Air Force One hadn’t properly hit turbulence yet when Donald Trump warned the reporters on board that it was coming. “It’s going to be very rough in about 10 minutes,” the president told reporters on Saturday, January 11, 2026. The turbulence forecast predictably set the tone for an anything-goes session with the press. Then things got rough in more ways than one.

Apparently, because of “very, very rough” air ahead, Trump told everyone they would need to move quickly. Then the plane began to jostle, so he joked about the lack of handholds. He said he needed “something to grab,” and that he wasn’t going to grab his Press Secretary, Karoline Leavitt. It was definitely not something anyone expected him to say.

But soon, this fun-and-games mood shifted.

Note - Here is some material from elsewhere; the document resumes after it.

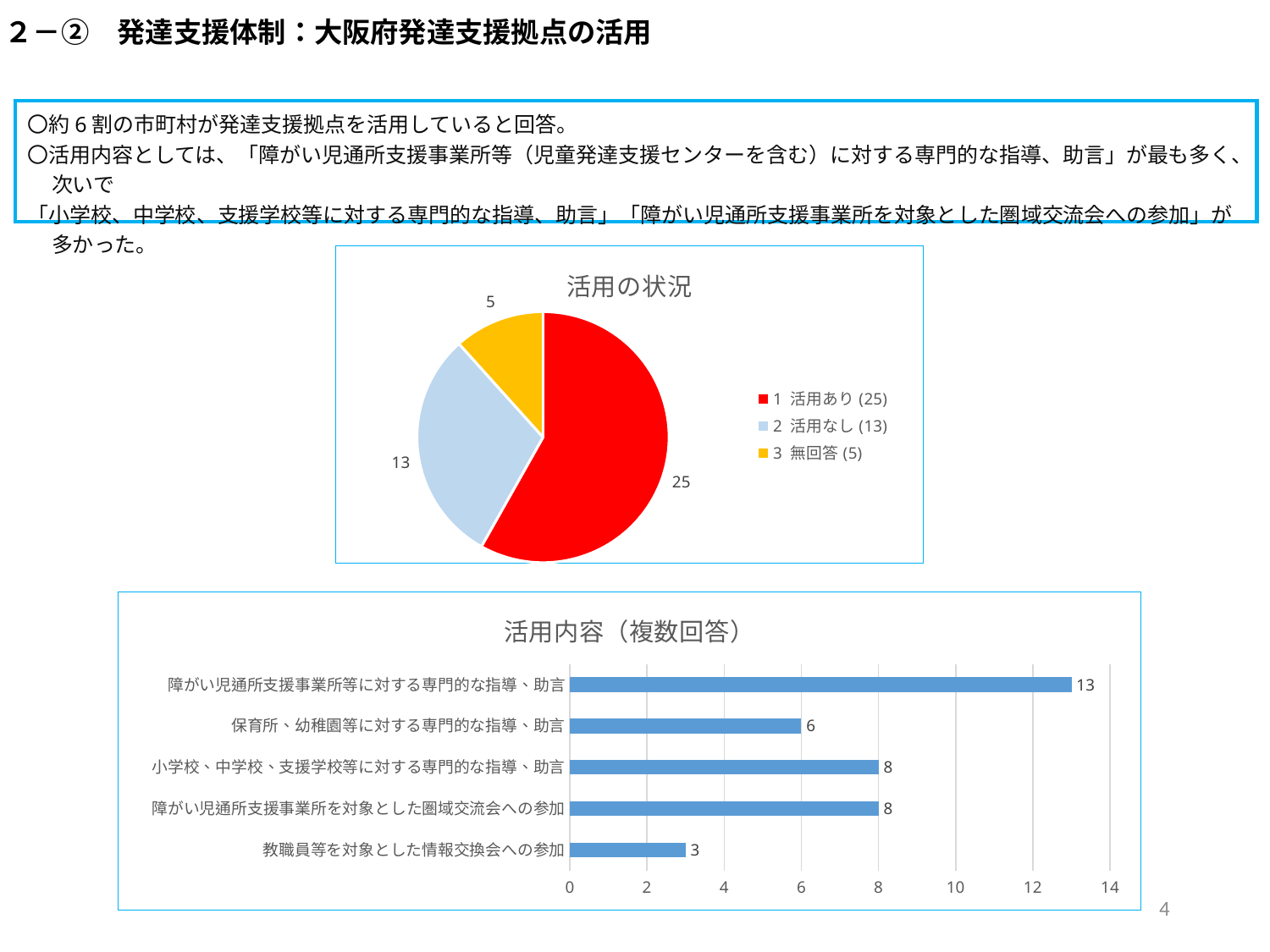
What kind of chart is the chart titled 活用の状況? pie chart In the chart titled 活用内容（複数回答）, what is the value for 保育所、幼稚園等に対する専門的な指導、助言? 6 In the chart titled 活用内容（複数回答）, what is the difference between 障がい児通所支援事業所等に対する専門的な指導、助言 and 教職員等を対象とした情報交換会への参加? 10 In the chart titled 活用の状況, what is the value for 無回答? 5 In the chart titled 活用の状況, what is the difference between 活用あり and 活用なし? 12 In the chart titled 活用の状況, which category has the largest slice? 活用あり What kind of chart is the chart titled 活用内容（複数回答）? bar chart In the chart titled 活用内容（複数回答）, which category has the highest value? 障がい児通所支援事業所等に対する専門的な指導、助言 In the chart titled 活用の状況, how many categories does the legend list? 3 In the chart titled 活用内容（複数回答）, which category has the lowest value? 教職員等を対象とした情報交換会への参加 In the chart titled 活用の状況, what is the value for 活用あり? 25 In the chart titled 活用内容（複数回答）, how many categories are shown? 5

Trump was repeatedly asked about Iran, where many are afraid of the situation escalating.

That’s when he said Tehran was “starting to” cross some lines and that Iranian leaders “rule through violence.” That, according to him, is why the U.S. military was thinking of “very strong options.” When asked to outline those options, Trump sarcastically asked whether reporters would soon want details on “what angle” the U.S. might strike.

Then, of course, CNN was targeted as Trump interrupted one of their reporters. He accused the network of spreading “fake news” and said that the journalist should identify herself as being from CNN rather than the White House pool.

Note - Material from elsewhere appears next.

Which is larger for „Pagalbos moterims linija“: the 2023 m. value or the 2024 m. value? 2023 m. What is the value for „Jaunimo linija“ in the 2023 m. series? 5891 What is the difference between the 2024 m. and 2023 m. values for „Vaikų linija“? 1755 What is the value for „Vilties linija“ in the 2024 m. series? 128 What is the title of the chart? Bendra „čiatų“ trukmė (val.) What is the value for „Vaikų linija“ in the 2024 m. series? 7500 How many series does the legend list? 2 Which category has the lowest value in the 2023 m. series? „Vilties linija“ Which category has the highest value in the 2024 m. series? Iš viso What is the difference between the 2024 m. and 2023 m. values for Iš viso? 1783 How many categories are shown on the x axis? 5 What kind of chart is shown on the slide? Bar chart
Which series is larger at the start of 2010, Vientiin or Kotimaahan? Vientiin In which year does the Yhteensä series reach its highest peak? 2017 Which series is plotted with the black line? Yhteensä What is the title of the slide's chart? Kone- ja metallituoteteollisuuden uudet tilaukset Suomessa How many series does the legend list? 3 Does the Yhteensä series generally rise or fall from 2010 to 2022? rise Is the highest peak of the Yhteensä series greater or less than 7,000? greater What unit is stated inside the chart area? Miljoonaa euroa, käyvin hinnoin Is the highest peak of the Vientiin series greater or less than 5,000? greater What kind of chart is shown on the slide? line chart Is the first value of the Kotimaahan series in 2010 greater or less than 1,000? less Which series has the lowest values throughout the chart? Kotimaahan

The turbulence metaphor kept writing itself even after that, though. The conversation bounced from Iran to Venezuela, Cuba, and oil. Trump claimed Venezuela was “working out well,” as an oil shipment worth more than $4 billion was coming.

He then said how unimpressed he had been with Exxon “playing too cute.” Greenland couldn’t be far behind, could it? When Trump was asked whether the U.S. was still considering action there, he warned that if the U.S. didn’t “take Greenland,” Russia or China would. After dismissing concerns about NATO, he insisted he had “saved” the alliance.

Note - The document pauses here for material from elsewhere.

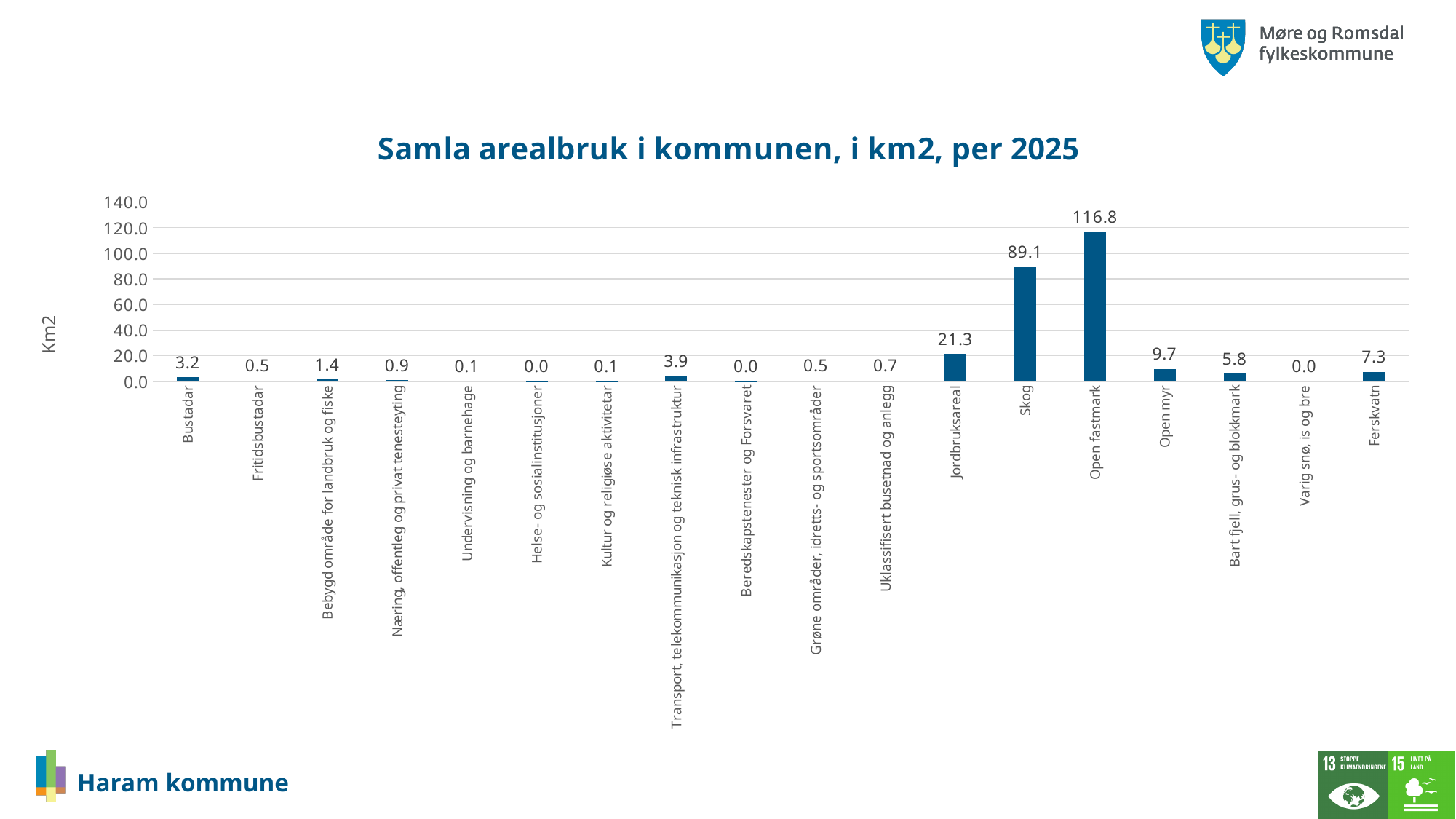
What is the value for Bustadar? 3.2 What kind of chart is shown? bar chart How many categories are shown on the x axis? 18 Which category has the highest value? Open fastmark What is the value for Ferskvatn? 7.3 What is the title of the chart? Samla arealbruk i kommunen, i km2, per 2025 What is the difference between Open fastmark and Skog? 27.7 Is the value for Skog greater or less than 100.0? less Which is larger, Jordbruksareal or Open myr? Jordbruksareal What is the difference between Open myr and Bart fjell, grus- og blokkmark? 3.9 What is the value for Jordbruksareal? 21.3 What is the value for Skog? 89.1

RELATED: Trump Gives Bizarre Reason for Acquiring Greenland — Warns, “I’m Not Letting That Happen”

The 79-year-old then mocked Greenland’s defenses as “two dog sleds.”

Back inside the cabin, Trump fielded questions about ICE, law enforcement immunity, border security, and crime statistics. Most likely, to make sense of the situation, he kept blaming former President Joe Biden for all the chaos. He claimed crime numbers were now the best in decades and that the U.S. border is “totally secure.”

Near the end, he warned all to “be careful,” with “a lot of bumps” ahead. Do you think he was being literal?